Read Why the Experts Urge Better Protection

More than a dozen prominent scientists wrote a letter to asking the agency to update its guidance on mask wearing. The signatories write that government agencies need to acknowledge the ease with which the SARS-CoV-2 is transmitted through the air.

Right now, the CDC recommends reserving N95 respirators for healthcare workers who are performing “aerosol-generating” procedures. The signatories say the science demonstrates that healthcare workers are being sickened because the precautions they are taking — which are consistent with current CDC guidance — are inadequate.
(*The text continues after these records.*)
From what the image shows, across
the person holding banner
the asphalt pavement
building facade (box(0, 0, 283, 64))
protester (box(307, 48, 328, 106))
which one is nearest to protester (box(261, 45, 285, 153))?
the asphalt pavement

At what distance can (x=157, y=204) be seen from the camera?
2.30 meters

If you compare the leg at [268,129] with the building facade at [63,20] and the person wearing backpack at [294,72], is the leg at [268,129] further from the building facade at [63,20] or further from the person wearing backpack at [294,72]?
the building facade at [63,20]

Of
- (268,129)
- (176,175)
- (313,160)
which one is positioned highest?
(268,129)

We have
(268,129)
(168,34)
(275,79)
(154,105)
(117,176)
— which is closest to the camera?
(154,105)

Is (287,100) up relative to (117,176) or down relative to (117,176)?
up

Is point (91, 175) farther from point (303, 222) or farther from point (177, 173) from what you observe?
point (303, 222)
“CDC continues to recommend surgical masks for most healthcare workers and limits the use of NIOSH-certified respirators only to direct patient care or aerosol generating procedures with COVID-19 patients. It is now well-documented that healthcare workers in non-COVID-19 patient care and support positions are also at high risk of infection and should be wearing respirators,” the signatories say.

Know That Proper Respirators Are Indeed Available

Although N95 and equivalent respirators were inaccessible earlier in the pandemic, at this point, there are millions of newly manufactured respirators awaiting purchase. The signatories suggest that employers are not utilizing the supply because many are “reluctant to buy from new producers or believing there is no need for their use.” The scientists feel strongly that workers can and should be better protected, even though these respirators are more expensive than the surgical masks currently recommended.

They also note that Black people and people of color have already suffered some of the highest rates of infection, and constitute much of the “essential” workforce, especially as people providing direct care. The signatories suggest that the CDC updating its guidance to make sure all healthcare workers can access respirators would help keep healthcare workers and the general public safer — and minimize further illness and death from COVID-19 in communities that have already suffered greatly.

At the time of publication, the CDC has chosen not to change their recommendations.

“For reasons supported by science, comfort, costs, and practicality, CDC does not recommend the use of N95 respirators for protection against COVID-19 by the general public,” said Jason McDonald, spokesperson for the CDC.

Look for Possible Science-Backed Changes to OSHA Rules

Relatedly, in an executive order, President Joe Biden gave the Occupational Safety and Health Administration (OSHA) a deadline of March 15 to revise its standards to meet current scientific understanding of SARS-CoV-2. The agency is tasked with keeping workers safe by evaluating and enforcing workplace safety measures, and Biden has asked the agency to sharpen its focus on making sure workplaces are as safe as possible, with regard to COVID-19.

One of the main tasks Biden issued to OSHA is deciding whether masks are temporarily necessary in workplaces.

The letter writers include a challenge to this executive order, requiring OSHA to issue an emergency standard on COVID-19 that “recognizes the importance of aerosol inhalation, includes requirements to assess risks of exposure, and requires implementation of control measures following a hierarchy of controls. The standard should address requirements for effective respiratory protection for all healthcare and other workers at high risk of exposure to COVID-19.”

Resource: Read the letter (and see the science cited) here www.cidrap.umn.edu/sites/default/files/public/downloads/immediate_action_to_address_inhalation_exposure_to_sars-cov-2_2142021.pdf.